An information model differs from a schema in that the schema is defined in terms of a data model, while the information model is independent of any particular data model. In fact, part of the reason for making an information model is that the model is not plagued by the weaknesses of some data models, and this means that we can model the data more-or-less directly.14 The information model is generally created either informally, using some undefined data model, or it is created using some formal modelling language. Among the possibilities are the Entity-Relationship (ER) language, Object Role Modeling (ORM), and Unified Modeling Language (UML). Some people also use the EXPRESS schema language, since it is so powerful that even though one doesn't plan to use EXPRESS in the system to be developed, EXPRESS can serve to define the information model.
Once all the item types, their attributes, and relationships were worked out and clearly defined, we would have an information model for the information system. This would not be something that could be used directly to generate programs or to configure software to manage the system for us, but would be a conceptual specification that could serve as documentation for the system. Typically, the developers of the software components in the system would use the information model as guidance when developing the components, and it would also be used to set up any central data repositories such as a database.

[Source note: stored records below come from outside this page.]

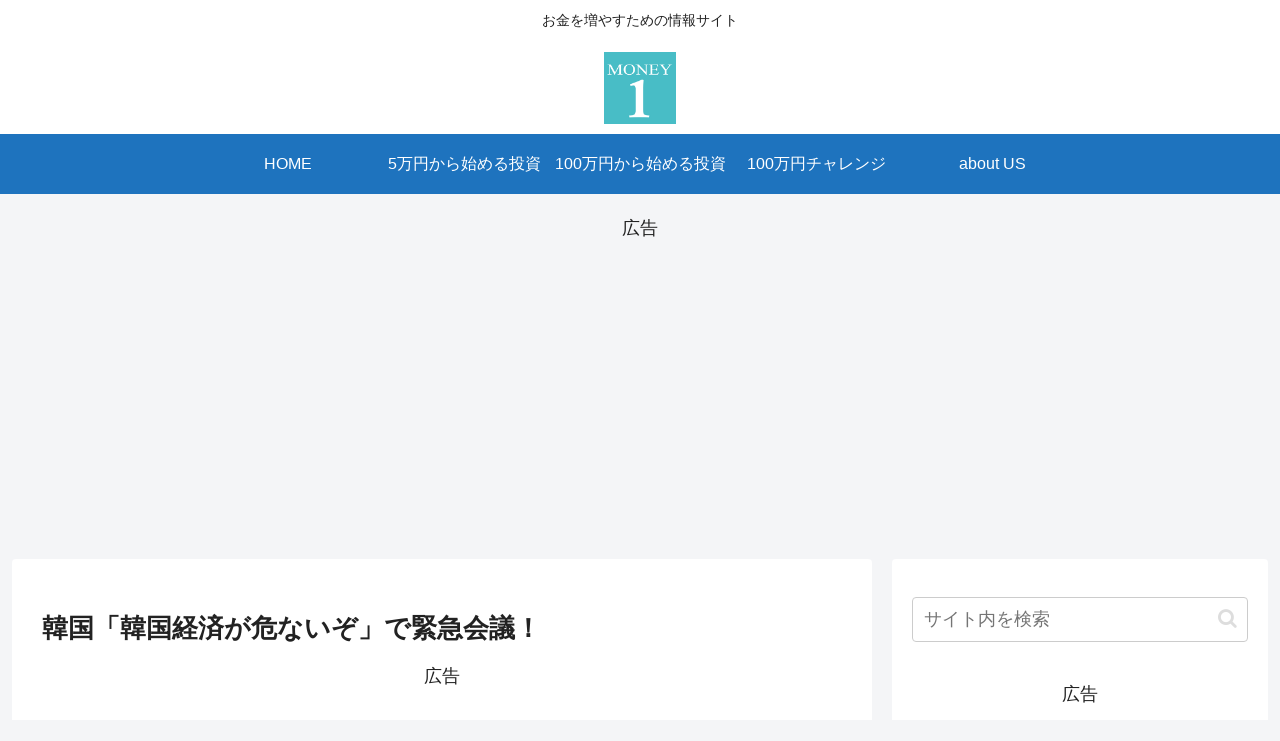

--- FILE ---
content_type: text/html; charset=utf-8
request_url: https://www.google.com/recaptcha/api2/aframe
body_size: 267
content:
<!DOCTYPE HTML><html><head><meta http-equiv="content-type" content="text/html; charset=UTF-8"></head><body><script nonce="wy7FvRw62IHcZnTad0U-yg">/** Anti-fraud and anti-abuse applications only. See google.com/recaptcha */ try{var clients={'sodar':'https://pagead2.googlesyndication.com/pagead/sodar?'};window.addEventListener("message",function(a){try{if(a.source===window.parent){var b=JSON.parse(a.data);var c=clients[b['id']];if(c){var d=document.createElement('img');d.src=c+b['params']+'&rc='+(localStorage.getItem("rc::a")?sessionStorage.getItem("rc::b"):"");window.document.body.appendChild(d);sessionStorage.setItem("rc::e",parseInt(sessionStorage.getItem("rc::e")||0)+1);localStorage.setItem("rc::h",'1769322811456');}}}catch(b){}});window.parent.postMessage("_grecaptcha_ready", "*");}catch(b){}</script></body></html>

--- FILE ---
content_type: text/css
request_url: https://money1.jp/wp-content/plugins/osusumekun01/style/style.css?ver=6.7.4&fver=20241128042349
body_size: 456
content:
@charset "UTF-8";
/* ver 0.33 */
.osusumekun-box {
	padding: 4px !important;
	margin-top:0px;
}
.osusumekun-item{
	line-height:1.4em;
	margin-bottom:7px;
	padding-bottom:4px;
	border-bottom:4px dotted #CCC;
	list-style:none;
}
.osusumekun-item a{
	text-decoration:none;
}
.osusumekun-site{
	display:inline;
	background-color: #2F80ED;
    border-radius:0;
    font-size: 14px;
    color: #fff;
    padding: 1px 5px;
    margin-right:7px;
    max-width: 80%;
    white-space: nowrap;
    overflow: hidden;
    text-overflow: ellipsis;
	line-height: 1.25;
}
.osusumekun-site.my{
	background-image: initial !important;
	background-color: #48BDC6;
	border-radius:0 !important;
}

.osusumekun-title{
	padding-left:1px;
	font-size:15px;
	display:inline;
}

.osusumekun-head{
	position: relative;
	background-color:#48BDC6;
	color:#FFFFFF;
    padding: 7px;
    margin: 4px 0 0 0;
    font-size: 22px;
    line-height: 1.25;
    font-weight: 700;
}

--- FILE ---
content_type: text/javascript
request_url: https://money1.jp/wp-content/plugins/osusumekun02/js/osusumekun02.js?ver=022&fver=20241128042349
body_size: 463
content:
function osusume02_autoplay(tgt,sec){
	var scrollPosition;
	var scrollHeight;
	var elementHeight;
	var boxTop;
	var tpos=cpos=mpos=0;
	var mytimer;

	//const rect = document.getElementById(tgt).getBoundingClientRect();
	//const isInView = 0 < rect.bottom && rect.top < window.innerHeight;

	setTimeout(function(){
		mytimer=setInterval(osusume02_roopf,parseInt(sec)*1000);
    },parseInt(sec)*1000);

	function osusume02_roopf(){
		scrollPosition = document.getElementById(tgt).scrollTop;
		scrollHeight = document.getElementById(tgt).scrollHeight;
		elementHeight = document.getElementById(tgt).clientHeight;
		boxTop = document.getElementById(tgt).offsetTop;

		tpos = scrollPosition+elementHeight+1;

		if(tpos>=scrollHeight){
			tpos=0;
		}
		mpos = 0;
		$("#"+tgt+" .osusumekun-item").each(function(){
			cpos = parseInt($(this).offset().top-boxTop-elementHeight);
			if(cpos<0){mpos=cpos;}else{return false;}
		});
		tpos += mpos-22;
		$("#"+tgt).animate({scrollTop:tpos});
	}
}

To make a schema for the system, the developers would need to select a schema language and express the information model in terms of the data model used by that schema language. This step often involves more than a simple reformulation of the information model, since changes may prove necessary for various kinds of performance reasons. Generally, the information model is designed to be easy to understand, while the schema must be designed to be efficient.
1.3.5 Summary
To briefly reiterate the terms introduced in this section, an information system is a model of a subset of the external world known as the Universe of Discourse. The basis for the model is an ontology, a theory of reality, based on which a conceptual information model describing the detailed structure of the system is created. The information model is then turned into a schema for the data model used by the system (or possibly more than one schema, if the system uses more than one data model).